Entries of spatial reasoning questions
--

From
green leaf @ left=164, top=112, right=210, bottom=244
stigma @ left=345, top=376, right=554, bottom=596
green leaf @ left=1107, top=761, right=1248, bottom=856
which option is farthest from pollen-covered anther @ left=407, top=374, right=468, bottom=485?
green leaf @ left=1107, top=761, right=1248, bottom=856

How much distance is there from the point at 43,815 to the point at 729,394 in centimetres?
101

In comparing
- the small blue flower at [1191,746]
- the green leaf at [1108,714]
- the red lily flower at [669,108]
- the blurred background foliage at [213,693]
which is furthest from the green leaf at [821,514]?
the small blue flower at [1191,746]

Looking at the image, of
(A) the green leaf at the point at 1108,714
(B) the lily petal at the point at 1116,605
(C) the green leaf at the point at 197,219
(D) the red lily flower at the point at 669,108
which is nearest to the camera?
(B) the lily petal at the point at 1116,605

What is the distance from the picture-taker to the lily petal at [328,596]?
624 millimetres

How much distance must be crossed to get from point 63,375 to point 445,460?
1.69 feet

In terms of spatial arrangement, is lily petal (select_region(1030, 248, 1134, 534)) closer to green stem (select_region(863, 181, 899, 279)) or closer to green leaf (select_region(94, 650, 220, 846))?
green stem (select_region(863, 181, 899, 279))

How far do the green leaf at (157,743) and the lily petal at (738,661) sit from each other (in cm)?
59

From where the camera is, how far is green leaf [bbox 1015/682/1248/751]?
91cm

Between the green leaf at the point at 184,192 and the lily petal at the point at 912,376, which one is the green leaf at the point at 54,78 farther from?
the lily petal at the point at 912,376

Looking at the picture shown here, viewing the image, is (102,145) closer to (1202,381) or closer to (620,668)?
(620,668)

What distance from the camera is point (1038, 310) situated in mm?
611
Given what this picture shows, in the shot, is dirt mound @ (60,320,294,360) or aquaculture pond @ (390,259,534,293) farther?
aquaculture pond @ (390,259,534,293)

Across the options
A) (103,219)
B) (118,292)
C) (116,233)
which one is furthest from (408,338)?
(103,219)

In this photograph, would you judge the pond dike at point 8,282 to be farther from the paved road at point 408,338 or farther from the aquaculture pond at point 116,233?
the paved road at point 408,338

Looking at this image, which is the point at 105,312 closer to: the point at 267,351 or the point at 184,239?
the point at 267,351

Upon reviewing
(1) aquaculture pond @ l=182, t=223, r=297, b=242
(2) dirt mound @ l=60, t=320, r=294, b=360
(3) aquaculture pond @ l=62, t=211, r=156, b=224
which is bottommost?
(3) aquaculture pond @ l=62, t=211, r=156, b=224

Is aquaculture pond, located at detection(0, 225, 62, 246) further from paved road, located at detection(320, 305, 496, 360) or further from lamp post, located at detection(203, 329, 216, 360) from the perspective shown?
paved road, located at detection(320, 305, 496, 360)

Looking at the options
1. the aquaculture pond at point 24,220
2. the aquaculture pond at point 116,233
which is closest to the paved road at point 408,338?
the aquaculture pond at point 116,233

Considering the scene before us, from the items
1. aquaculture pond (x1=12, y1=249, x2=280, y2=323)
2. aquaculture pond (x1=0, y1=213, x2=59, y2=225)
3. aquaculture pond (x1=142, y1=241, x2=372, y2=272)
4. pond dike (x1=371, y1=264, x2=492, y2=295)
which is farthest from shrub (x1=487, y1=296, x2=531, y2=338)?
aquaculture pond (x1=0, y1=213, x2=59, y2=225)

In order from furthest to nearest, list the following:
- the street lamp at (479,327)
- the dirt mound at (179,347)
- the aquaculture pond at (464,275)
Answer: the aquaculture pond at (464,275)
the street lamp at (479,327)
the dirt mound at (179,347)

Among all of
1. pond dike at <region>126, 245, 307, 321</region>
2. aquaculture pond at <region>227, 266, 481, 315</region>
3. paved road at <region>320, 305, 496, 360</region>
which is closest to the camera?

--

Rewrite all the entries above, replacing "pond dike" with "embankment" and leaving everything else unchanged.

From
green leaf @ left=164, top=112, right=210, bottom=244
stigma @ left=345, top=376, right=554, bottom=596
green leaf @ left=1107, top=761, right=1248, bottom=856
which option is farthest from pollen-covered anther @ left=407, top=374, right=468, bottom=485?
green leaf @ left=1107, top=761, right=1248, bottom=856

How much distance is there from the point at 43,815 to the point at 729,394 in centimetres?
101

In comparing
- the small blue flower at [1191,746]
- the green leaf at [1108,714]
- the red lily flower at [669,108]
- the blurred background foliage at [213,693]
which is furthest from the green leaf at [821,514]?
the small blue flower at [1191,746]

Looking at the image, of
(A) the green leaf at the point at 1108,714
(B) the lily petal at the point at 1116,605
(C) the green leaf at the point at 197,219
(D) the red lily flower at the point at 669,108
which is nearest to the camera?
(B) the lily petal at the point at 1116,605

What is the distance from the picture-taker to the lily petal at [328,596]?
624 millimetres

How much distance must be crossed to get from point 63,375 to point 445,460?
1.69 feet

In terms of spatial arrangement, is lily petal (select_region(1030, 248, 1134, 534)) closer to green stem (select_region(863, 181, 899, 279)) or closer to green leaf (select_region(94, 650, 220, 846))?
green stem (select_region(863, 181, 899, 279))

How far do the green leaf at (157,743) and the lily petal at (738,661) sit from each other (in cm)?
59

From where the camera is, how far is green leaf [bbox 1015/682/1248/751]?
91cm

Between the green leaf at the point at 184,192 and the lily petal at the point at 912,376, which one is the green leaf at the point at 54,78 farther from?
the lily petal at the point at 912,376

Looking at the picture shown here, viewing the image, is (102,145) closer to (1202,381) or closer to (620,668)?
(620,668)

What distance from the camera is point (1038, 310) situated in mm?
611
Given what this picture shows, in the shot, is dirt mound @ (60,320,294,360) or aquaculture pond @ (390,259,534,293) farther?
aquaculture pond @ (390,259,534,293)

Across the options
A) (103,219)
B) (118,292)
C) (116,233)
which one is furthest from (408,338)?
(103,219)

In this photograph, would you judge the embankment at point 8,282 to be farther from the paved road at point 408,338 or farther from the aquaculture pond at point 116,233?
the paved road at point 408,338

Looking at this image, which is the point at 105,312 closer to: the point at 267,351 or the point at 184,239?
the point at 267,351

Upon reviewing
(1) aquaculture pond @ l=182, t=223, r=297, b=242
(2) dirt mound @ l=60, t=320, r=294, b=360
(3) aquaculture pond @ l=62, t=211, r=156, b=224
which is bottommost?
(3) aquaculture pond @ l=62, t=211, r=156, b=224

Is aquaculture pond, located at detection(0, 225, 62, 246) further from paved road, located at detection(320, 305, 496, 360) or further from lamp post, located at detection(203, 329, 216, 360) from the perspective shown?
paved road, located at detection(320, 305, 496, 360)

Looking at the options
1. the aquaculture pond at point 24,220
2. the aquaculture pond at point 116,233
which is closest to the paved road at point 408,338?
the aquaculture pond at point 116,233

Considering the scene before us, from the items
1. aquaculture pond (x1=12, y1=249, x2=280, y2=323)
2. aquaculture pond (x1=0, y1=213, x2=59, y2=225)
3. aquaculture pond (x1=142, y1=241, x2=372, y2=272)
4. embankment (x1=371, y1=264, x2=492, y2=295)
which is farthest from shrub (x1=487, y1=296, x2=531, y2=338)?
aquaculture pond (x1=0, y1=213, x2=59, y2=225)

In order from furthest to nearest, list the following:
- the street lamp at (479,327)
- the dirt mound at (179,347)
- the aquaculture pond at (464,275)
Answer: the aquaculture pond at (464,275)
the street lamp at (479,327)
the dirt mound at (179,347)

Among all of
1. embankment at <region>126, 245, 307, 321</region>
2. aquaculture pond at <region>227, 266, 481, 315</region>
3. paved road at <region>320, 305, 496, 360</region>
which is closest to the camera?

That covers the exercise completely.